Science diplomacy: Balancing international scientific collaboration and national security


Dr. Vivek Goel

University of Waterloo

President and Vice-Chancellor

Charmaine B. Dean

University of Waterloo

Vice-President, Research & International

Disclaimer: The French version of this editorial has been auto-translated and has not been approved by the author.

2023 is on track to become the hottest year on record with unprecedented forest fires, flooding and tropical storms around the planet. The world is still facing the consequences of the global COVID-19 pandemic.  The cost-of-living crisis is growing more and more severe. There is biodiversity loss and substantial global risk of ecosystem collapse.

Complex global challenges cannot be tackled by siloed efforts. We know we need a united front and high-level international scientific cooperation; we need to reach out beyond our fields of study, our institutions, and our countries to embrace the collective pursuit of knowledge.

We need to embrace scientific collaboration on the international stage to address global challenges.

However, we also face armed conflicts in many parts of the world and increasing tensions between many countries.  Tensions are increasing between Canada and countries with which we had been building relations.  We must certainly all work to protect the best interests of Canada. How do we continue to pursue scientific collaborations that will help address global challenges while protecting our national interests?  There are so many widespread challenges that require us coming together as a global community to tackle, bringing creativity and diversity of solutions to the table to help us navigate forward.

An important answer is science diplomacy. Our international research relationships need to fall under this framework.

Science diplomacy offers a country-agnostic, non-political path forward on shared goals. It can provide the expertise needed to underpin a bi-national treaty on clean water, support the work of global disease monitoring or facilitate international student exchanges. When space agencies come together for complex multi-national projects, their respective governments draw up the necessary legal agreements. And when diplomatic ties are under pressure, joint research efforts keep dialogue open.

International scientific collaboration is a driver of science diplomacy.

In 1976, a report by the United States National Academy of Sciences began to solidify scientific consensus that ozone layer depletion was primarily driven by chlorine-containing source gases – primarily CFCs and related halocarbons. Consequently, a few countries, Canada included, eliminated the use of CFCs in aerosol containers. However, it would take further science-informed political wrangling and a very successful public education campaign focused on easy-to-understand concepts and plain language to turn the tide on global policy.

In 1987, the United Nations’ Montreal Protocol on Substances that Deplete the Ozone Layer was ratified. As a result of this remarkable intervention and the global cooperation required for success, the ozone layer is now projected to recover by the middle of this century. Without this international treaty in place, ozone depletion would have increased tenfold by 2050 with far-reaching and disastrous consequences.

This is an example of science diplomacy.

In a climate of rising geopolitical tensions, we must find a way forward with science diplomacy. Following the Second World War with the rise of multi-lateral institutions, governments actively encouraged universities and other institutions to form partnerships with countries across the globe. Binding together economies and cultures was viewed not only as an opportunity for learning and exchange but also as a bulwark against international conflict.

The recent extension of the joint US and China science and technology agreement is a good example of forging ahead despite significant headwinds. The agreement, first signed in 1979, was considered a turning point in diplomatic relations between the two nations. While the agreement will need to be renegotiated in six months and its future remains precarious, the signing of the extension is itself a gesture of goodwill.  The European Union is keeping a close eye on what happens next as it navigates a similar balance on pursuing areas of mutual interest with China while pausing more sensitive endeavors.

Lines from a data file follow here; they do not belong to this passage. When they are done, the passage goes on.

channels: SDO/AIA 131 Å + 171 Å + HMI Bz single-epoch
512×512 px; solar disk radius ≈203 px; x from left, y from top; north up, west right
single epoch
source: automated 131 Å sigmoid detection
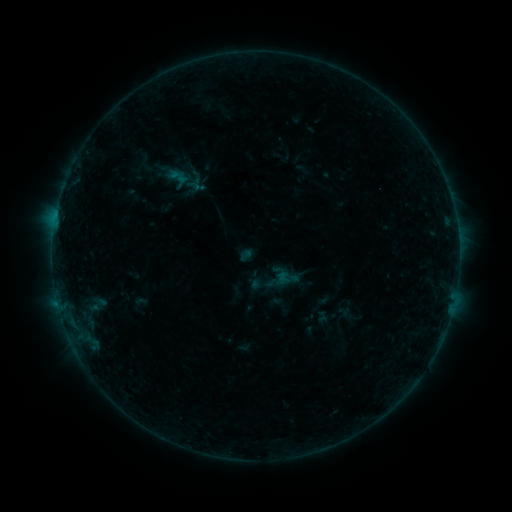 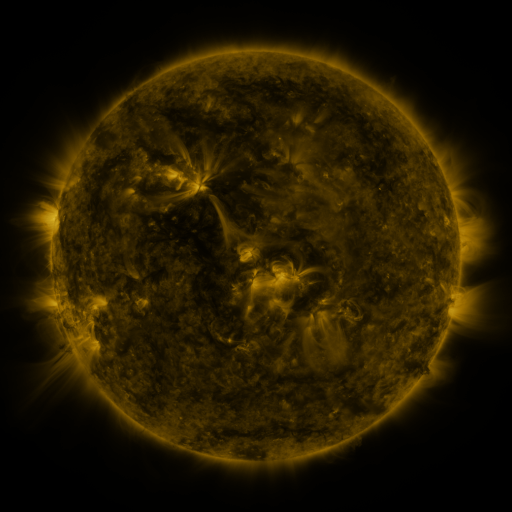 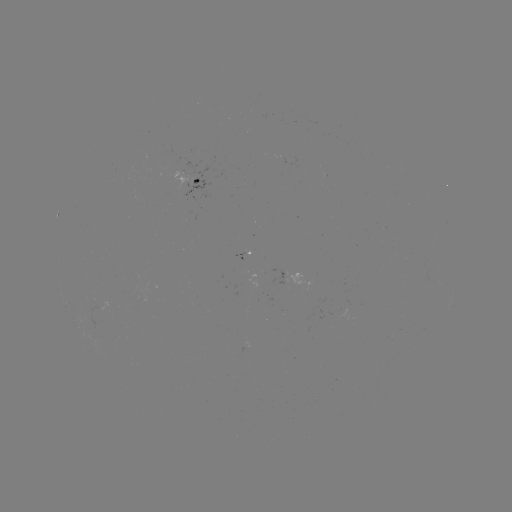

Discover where sigmoid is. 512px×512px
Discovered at (178, 177).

Engagement with dynamic and ambitious countries is essential if we are to address global challenges. It’s abundantly clear that the Canadian science and technology sector has benefitted immeasurably from this kind of exchange. To be left out of international collaborations is to be left behind, particularly with respect to innovation. We need to strike the right balance between safeguarding sensitive areas of Canadian research and intellectual property and working with the international community in areas of mutual concern. Solving humanity’s most pressing challenges – from preventing the next pandemic to tackling the climate crisis – will require nimble science diplomacy and universities need to continue to build bridges when and where possible.

Some of the best science is done in collaboration with others, whether it is with colleagues across the hall or on the other side of the world. Sharing diverse perspectives helps to unlock new insights and drive innovation. Only through these exchanges will we continue to build a more robust and resilient world.